Is it possible that because it’s taking so long because there’s a white background, to which the laser doesn’t do anything but does go over it? or is it just that slow on anything engraving?
If it’s the background, any idea how to eliminate that purple square? (technically the purple square has a 3pt line around to engrave).
For a raster engrave the glowforge will scan each line from side to side. It does try to optimize and only go as far as it needs to in order to cover the etched areas. So a circle, for example will be shorter/quicker at the top and bottom than in the center. However, if your raster includes a box around it (ie not a separate score operation), it will scan every line completely.
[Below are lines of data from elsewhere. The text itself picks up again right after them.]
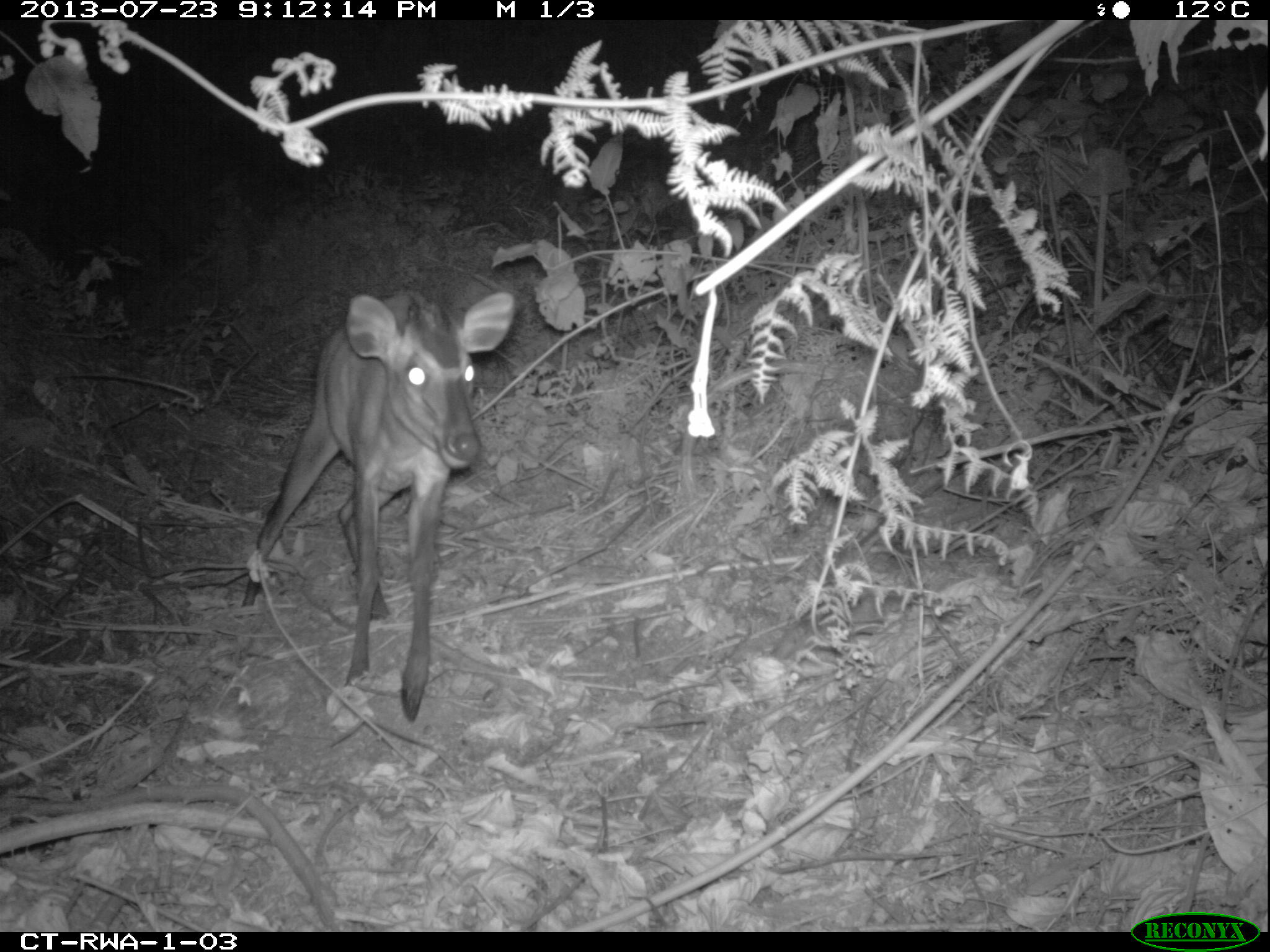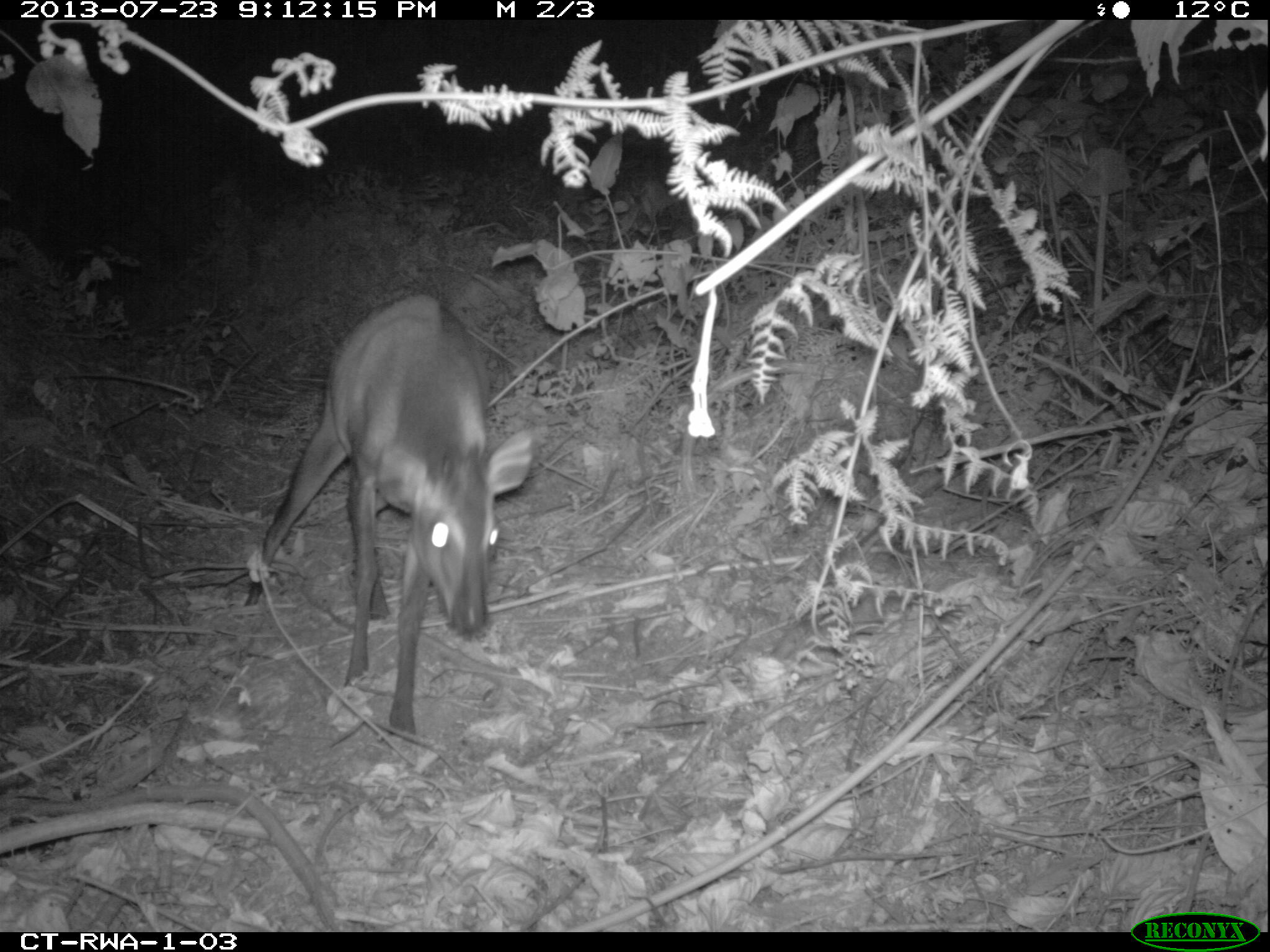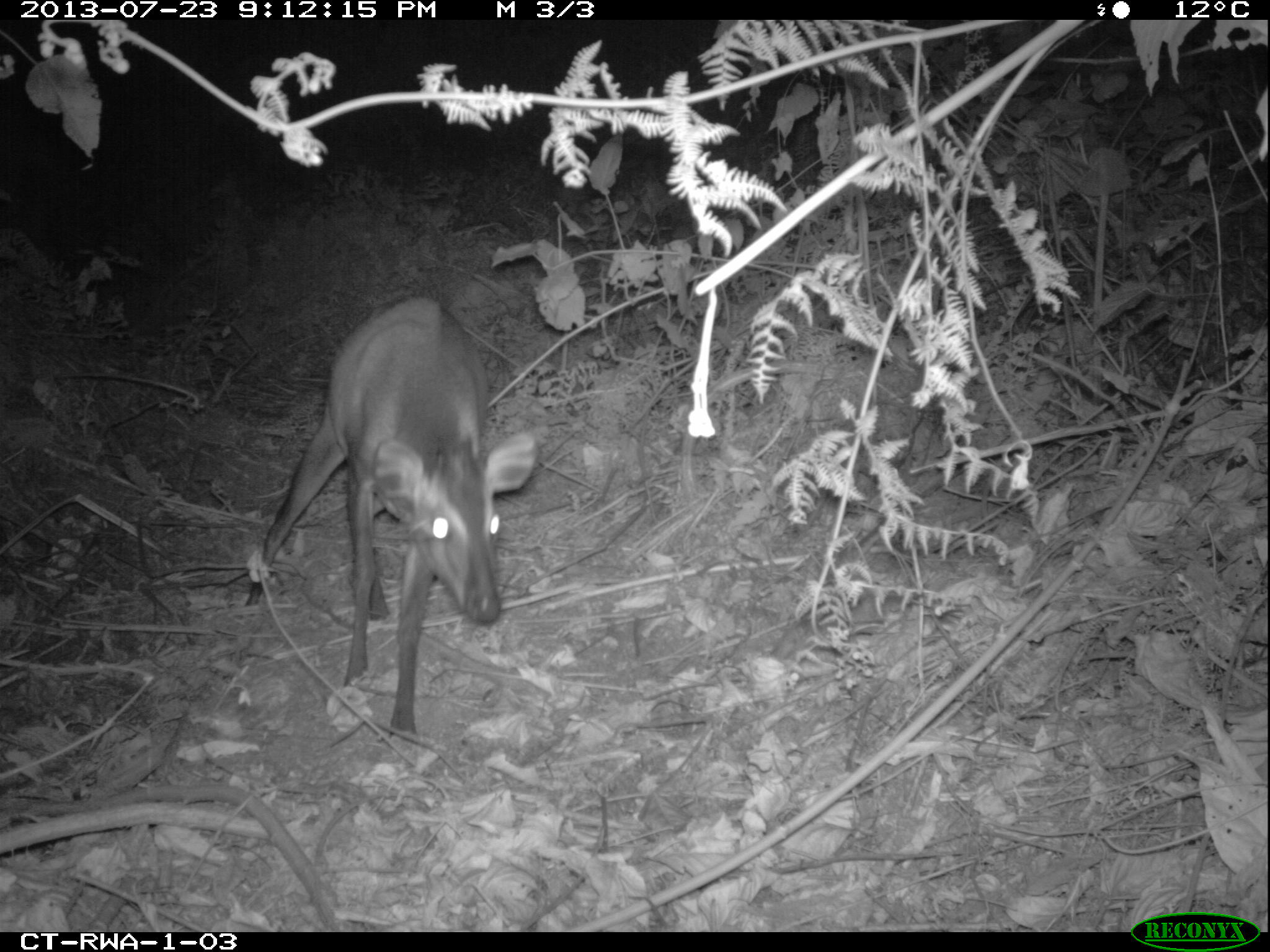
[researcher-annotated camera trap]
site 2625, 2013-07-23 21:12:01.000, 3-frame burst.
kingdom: Animalia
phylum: Chordata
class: Mammalia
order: Artiodactyla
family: Bovidae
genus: Cephalophus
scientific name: Cephalophus nigrifrons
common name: black-fronted duiker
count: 1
So the time taken will be independent of the content. It’ll just be number of lines * the time it takes to go from one side to the other and move to the new line.
The quickest way to speed this up is to reduce the engraved LPI using manual settings. It will also speed things up to score the border rather than include it in the raster, but not as much as reducing the LPI.
The purple square shows that the entire thing will be engraved, not just the words. I’m not sure what the file type is for the text, but if it’s a PNG you should save with a transparent background to remove the white. That’s the easiest way to solve it.
If you just want a thin line, you could score instead of engrave. Maybe you could score the whole text, if you have it in vector format (I’m guessing not, since the picture looks a bit blocky).
You can also give a little more width to that line by defocusing. I did that for a job that used score instead of engrave to speed everything up and once I found a good setting, it worked well.
I get that it treats the white as transparent and doesn’t actually mark the surface of the material, but when I process two versions of the same image (white background vs transparent background) there is a significant difference in engraving time. I just did a quick test to confirm and the solid white image took 11 minutes to do, the transparent version only 6 minutes. Am I the only one experiencing this?
No – I’ve had the same experience. I now create a completely transparent background – and those where I didn’t, Ijust tell it to ignore the background “engrave”
If you have a 10" x 10" white-filled box with a 1" x 1" box to engrave in the middle, I believe if you turn the white to transparent, you end up with just a 1" x 1" box to engrave (and no 10" x 10" transparency).
Remove the white fill color inside the rectangle. (Just set it to none.) The Glowforge interface treats any vector Fill color as something to be engraved, even white fill color.
If you don’t want to cut the rectangle after removing the fill, convert it to a Score in the GFUI.
Here’s a little writeup that helps with setting up vector files for the Glowforge interface:
Here is a 5x5" white square with a 1x1" black square inside that is rasterized. As you can see on the layers palette on the left hand side, it is only one layer and one bitmap image.
The only thing the Glowforge cares about in a raster engrave is anything that is not 255, 255, 255 pure white.
As for the bounding box, I can make that any shape that I want and the Glowforge is going to ignore the white on the outside and take the shortest path across the X-axis that is possible.
Here is a 5x5" white square with a 1x1" square and then a triangle on top of the square. It’s a single raster image. Maybe it’s a bad builder trying to make a house.
Thank you for clearing it up. I didn’t do that test since I wasn’t near a computer. I just repeated what I thought others were saying. Shows the value of seeing for yourself.
Maybe the people who saw a difference didn’t use pure white.
I didn’t need to do so to prove it to myself. I mentioned this not long ago - as I was pleasantly surprised that the software was intelligent enough to ignore it/255,255,255 and create a shorter motion plan.
If you aren’t using a swatch or setting it to 255, 255, 255 it can be a little more difficult to get white. You only have to miss pure white by a hair and then you end up with a tint, shade or tone (yup, all different things).